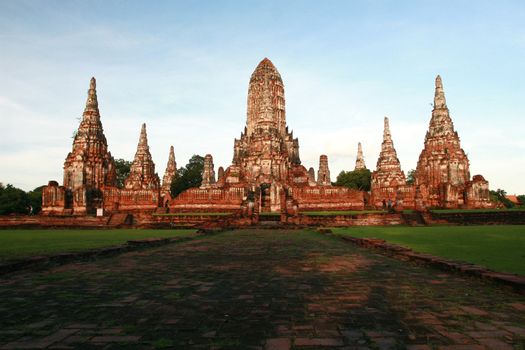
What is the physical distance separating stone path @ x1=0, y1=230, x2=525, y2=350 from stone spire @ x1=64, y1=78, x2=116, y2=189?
37.3 metres

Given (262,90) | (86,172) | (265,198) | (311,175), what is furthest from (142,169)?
(311,175)

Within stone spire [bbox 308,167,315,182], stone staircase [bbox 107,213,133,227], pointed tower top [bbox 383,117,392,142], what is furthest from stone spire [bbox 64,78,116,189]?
pointed tower top [bbox 383,117,392,142]

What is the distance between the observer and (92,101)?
44.2m

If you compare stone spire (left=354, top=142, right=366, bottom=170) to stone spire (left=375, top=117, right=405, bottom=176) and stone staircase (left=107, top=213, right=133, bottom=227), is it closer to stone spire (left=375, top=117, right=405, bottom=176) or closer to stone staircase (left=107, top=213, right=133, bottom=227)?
stone spire (left=375, top=117, right=405, bottom=176)

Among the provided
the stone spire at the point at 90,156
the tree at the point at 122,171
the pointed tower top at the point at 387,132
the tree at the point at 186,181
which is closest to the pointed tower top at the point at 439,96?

**AIM:**
Please return the data above as a JSON list of strings, with one string per line, blank lines omitted and the pictures left out.

**RESPONSE:**
[
  "What is the physical distance separating stone path @ x1=0, y1=230, x2=525, y2=350 from stone spire @ x1=64, y1=78, x2=116, y2=189?",
  "37.3 metres",
  "Given (262,90) | (86,172) | (265,198) | (311,175), what is furthest from (142,169)?",
  "(311,175)",
  "Within stone spire [bbox 308,167,315,182], stone staircase [bbox 107,213,133,227], pointed tower top [bbox 383,117,392,142], what is furthest from stone spire [bbox 64,78,116,189]?",
  "pointed tower top [bbox 383,117,392,142]",
  "What is the distance between the observer and (92,101)?",
  "44.2m",
  "If you compare stone spire (left=354, top=142, right=366, bottom=170) to stone spire (left=375, top=117, right=405, bottom=176) and stone staircase (left=107, top=213, right=133, bottom=227), is it closer to stone spire (left=375, top=117, right=405, bottom=176) or closer to stone staircase (left=107, top=213, right=133, bottom=227)?",
  "stone spire (left=375, top=117, right=405, bottom=176)",
  "Among the provided",
  "the stone spire at the point at 90,156",
  "the tree at the point at 122,171",
  "the pointed tower top at the point at 387,132",
  "the tree at the point at 186,181",
  "which is closest to the pointed tower top at the point at 439,96?"
]